## [WRITTEN EXERCISE]
Please quote every row below word for word, leaving out the pictures.

▶

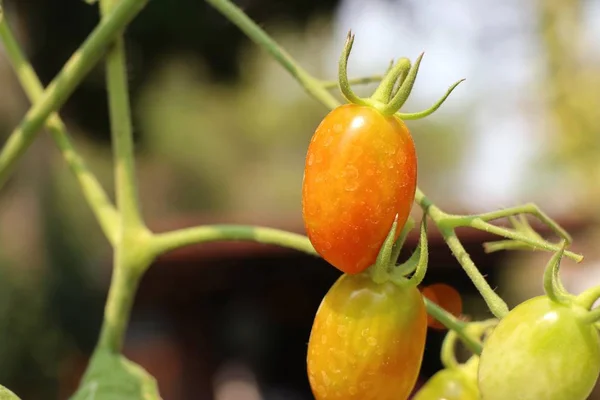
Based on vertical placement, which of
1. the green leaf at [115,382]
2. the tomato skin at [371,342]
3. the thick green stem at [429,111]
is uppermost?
the thick green stem at [429,111]

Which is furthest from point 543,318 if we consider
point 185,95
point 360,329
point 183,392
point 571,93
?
point 185,95

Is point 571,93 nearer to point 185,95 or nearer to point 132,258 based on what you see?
point 185,95

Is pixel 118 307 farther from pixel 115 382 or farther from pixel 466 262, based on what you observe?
pixel 466 262

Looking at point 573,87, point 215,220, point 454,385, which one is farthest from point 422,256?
point 573,87

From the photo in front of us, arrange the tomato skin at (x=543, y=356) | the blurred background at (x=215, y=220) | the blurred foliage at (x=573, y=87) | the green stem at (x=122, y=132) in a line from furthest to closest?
the blurred foliage at (x=573, y=87) < the blurred background at (x=215, y=220) < the green stem at (x=122, y=132) < the tomato skin at (x=543, y=356)

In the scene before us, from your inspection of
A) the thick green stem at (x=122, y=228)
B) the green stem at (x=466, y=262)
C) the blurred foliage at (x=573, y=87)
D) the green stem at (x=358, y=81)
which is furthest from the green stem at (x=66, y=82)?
the blurred foliage at (x=573, y=87)

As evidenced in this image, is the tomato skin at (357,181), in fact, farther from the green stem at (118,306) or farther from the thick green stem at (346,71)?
the green stem at (118,306)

◀

## [RESULT OF THE TASK]
Based on vertical placement, which of
1. the green leaf at [115,382]
2. the tomato skin at [371,342]
3. the thick green stem at [429,111]
is uppermost?
the thick green stem at [429,111]

Which is furthest from point 543,318 if we consider
point 185,95
point 360,329
point 183,392
point 571,93
?
point 185,95

Is point 571,93 nearer to point 185,95 or nearer to point 132,258 based on what you see?
point 185,95

Is pixel 118 307 farther from pixel 115 382 or farther from pixel 466 262, based on what you observe?
pixel 466 262

Looking at point 573,87, point 215,220, point 454,385, which one is farthest from point 422,256?
point 573,87

From the photo in front of us, arrange the tomato skin at (x=543, y=356) | the blurred background at (x=215, y=220) | the blurred foliage at (x=573, y=87) | the green stem at (x=122, y=132) in a line from furthest to closest?
the blurred foliage at (x=573, y=87) < the blurred background at (x=215, y=220) < the green stem at (x=122, y=132) < the tomato skin at (x=543, y=356)

In the scene before us, from your inspection of
A) the thick green stem at (x=122, y=228)
B) the green stem at (x=466, y=262)
C) the blurred foliage at (x=573, y=87)
D) the green stem at (x=358, y=81)
which is furthest from the green stem at (x=66, y=82)?
the blurred foliage at (x=573, y=87)

As evidenced in this image, is the tomato skin at (357,181), in fact, farther from the green stem at (118,306) or farther from the thick green stem at (346,71)?
the green stem at (118,306)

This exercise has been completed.